In its August 1997 issue, Longboarder magazine ran a story on MoMA’s Hobie surfboard with the tag line “MoMA’s Got a Woody: Yes, But is it Art?” Fun hook, but perhaps the wrong question. The better question might be, why a surfboard? or better still, why this surfboard?
Easy answer: the Hobie Alter Expert Model Surfboard is a well designed object; a 10’6” balsa wood “big wave board” with redwood stringers, shining polyester coating, and flawless lines—nothing extraneous, nothing frivolous, just exquisite form for function.
And it was designed and built—“shaped” in surfing lingo—by Hobart “Hobie” Alter, who’s pioneer work as a surfboard designer changed the surfing world in a similar way that surfing and surf culture changed the landscape of American pop culture.
“Perhaps more than anyone else Hobie Alter has been responsible for the growth and development of surfing. Hobie Alter can best be described as surfing’s Thomas Edison,” wrote surf journalist Drew Kampion in SURFWIRE.
“Hobie has put more people in the water than have all the Baptist ministers in the states of Georgia, Alabama and the seven southern counties of South Carolina” cracked Patrick McNulty in West Magazine.

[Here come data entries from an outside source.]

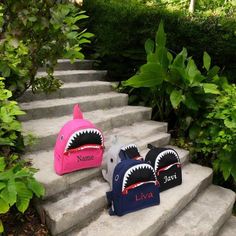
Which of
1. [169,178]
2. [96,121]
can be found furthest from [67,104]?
[169,178]

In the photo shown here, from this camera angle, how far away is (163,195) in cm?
295

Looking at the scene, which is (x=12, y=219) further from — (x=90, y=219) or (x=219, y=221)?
(x=219, y=221)

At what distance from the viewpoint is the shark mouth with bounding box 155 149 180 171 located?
2.93m

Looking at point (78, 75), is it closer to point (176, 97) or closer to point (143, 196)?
point (176, 97)

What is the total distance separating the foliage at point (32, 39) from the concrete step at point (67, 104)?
0.22 metres

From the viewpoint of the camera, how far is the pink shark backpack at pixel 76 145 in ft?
8.10

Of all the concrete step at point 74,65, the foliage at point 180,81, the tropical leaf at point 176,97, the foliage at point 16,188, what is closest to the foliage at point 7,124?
the foliage at point 16,188

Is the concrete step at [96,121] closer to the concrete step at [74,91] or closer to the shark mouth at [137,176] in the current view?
the concrete step at [74,91]

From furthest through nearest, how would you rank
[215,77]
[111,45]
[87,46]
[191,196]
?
[87,46] → [111,45] → [215,77] → [191,196]

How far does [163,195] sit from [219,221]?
61 centimetres

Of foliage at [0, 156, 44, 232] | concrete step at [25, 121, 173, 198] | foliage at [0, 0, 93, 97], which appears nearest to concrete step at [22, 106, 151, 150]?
concrete step at [25, 121, 173, 198]

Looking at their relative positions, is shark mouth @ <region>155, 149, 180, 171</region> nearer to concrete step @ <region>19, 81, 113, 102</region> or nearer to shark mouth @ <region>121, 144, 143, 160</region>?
shark mouth @ <region>121, 144, 143, 160</region>

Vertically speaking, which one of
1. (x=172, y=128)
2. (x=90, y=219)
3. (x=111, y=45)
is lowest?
(x=90, y=219)

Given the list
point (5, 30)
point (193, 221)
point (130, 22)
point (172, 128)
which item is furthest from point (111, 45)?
point (193, 221)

In the early 1950s when Hobie began building surfboards, wood was the predominant material. As the balsa wood supply started to dwindle, Hobie and a surf pal, Gordon Clark, began experimenting with foam, fiberglass, and resin—materials developed during wartime, but now finding their crossover purposes. By the late 1950s, through a lot of trial and error (including a half-blown up shaping shop), they’d developed a method of building boards that were lighter, stronger, and more responsive in the water. They revolutionized surfing, essentially creating the industry that paved the way for the Gidget movies, The Endless Summer, Dick Dale, The Beach Boys, and the Quicksilver Pro New York .
The Hobie Expert Model Surfboard is now on view in the exhibition Shaping Modernity; Design 1880–1980.